Quick and Quiffed Roast Quail with dried fruit

Q was once a little quail
Quaily
Edward Lear
Faily
Daily
Quaily
Stumpy-taily
Little quail!
Have a look at the image at the bottom of this post – they really do have a quiff!
In order to ‘manage your expectations’ I should explain that this recipe for roast quail is only truly ‘quick’ the second time around. It’s a bit fiddly to begin with, but once you get the hang of it, by about quail number six, it doesn’t take long.
I first tried this recipe at the house of some neighbours where the wife had cooked her husband (a classical architect) a wholly Roman meal for a special birthday. Cooking roast quail for numbers must have taken the patience of a saint! This is another reason why it is important to get the butcher to bone these birds for you.
For a bit of extra razz-mattazz you could soak the dried fruit in brandy, rum or whisky before using.

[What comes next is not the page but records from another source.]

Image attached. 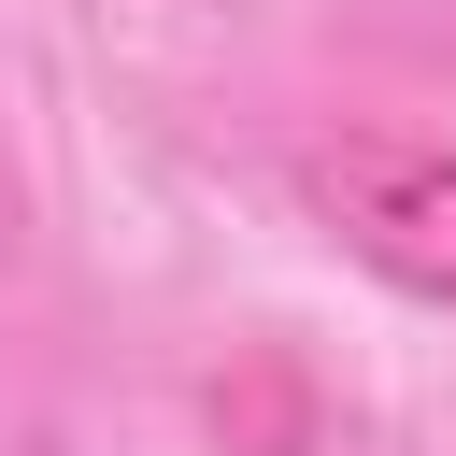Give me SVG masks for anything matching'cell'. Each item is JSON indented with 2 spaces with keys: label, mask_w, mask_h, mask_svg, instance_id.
<instances>
[{
  "label": "cell",
  "mask_w": 456,
  "mask_h": 456,
  "mask_svg": "<svg viewBox=\"0 0 456 456\" xmlns=\"http://www.w3.org/2000/svg\"><path fill=\"white\" fill-rule=\"evenodd\" d=\"M0 242H14V171H0Z\"/></svg>",
  "instance_id": "obj_2"
},
{
  "label": "cell",
  "mask_w": 456,
  "mask_h": 456,
  "mask_svg": "<svg viewBox=\"0 0 456 456\" xmlns=\"http://www.w3.org/2000/svg\"><path fill=\"white\" fill-rule=\"evenodd\" d=\"M299 214H314L370 285L456 314V142H413V128L299 142Z\"/></svg>",
  "instance_id": "obj_1"
}]
</instances>
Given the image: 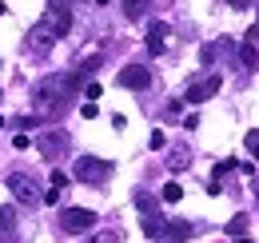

Allow two quail per person. Serve with basmati where you have fried a peeled, chopped banana shallot with the rice right at the beginning of the process. But it also goes well with broccoli and Pink Fir Apple potatoes.
Recipe for roast quail with dried fruit stuffing
Serves – 6
Ingredients
- 12 boned quail (some butchers can order them in with just the drumstick bones remaining. Do NOT attempt to bone them yourself)
- 6 prunes
- 6 dried apricots
- 150g/6 oz chopped pancetta
- 24 slices of smoked, streaky bacon
- 1 tbsp thyme – fresh or dried
- 12 toothpicks to secure
Instructions
- Preheat the oven to 210ºC.
- Fry the pancetta with a little olive oil, taking care not to let it crisp or get too hard.
- Chop the prunes and apricots and mix in with the fried pancetta.
- Divide into twelve and stuff each quail with the pancetta-fig mix, binding each bird together with the bacon.
- Brown in the frying pan on all sides.
- Move to a roasting tin and finish in the oven for about eight minutes, prodding with a sharp knife to check each is cooked through.
This post is dedicated with thanks to Erica Simpson.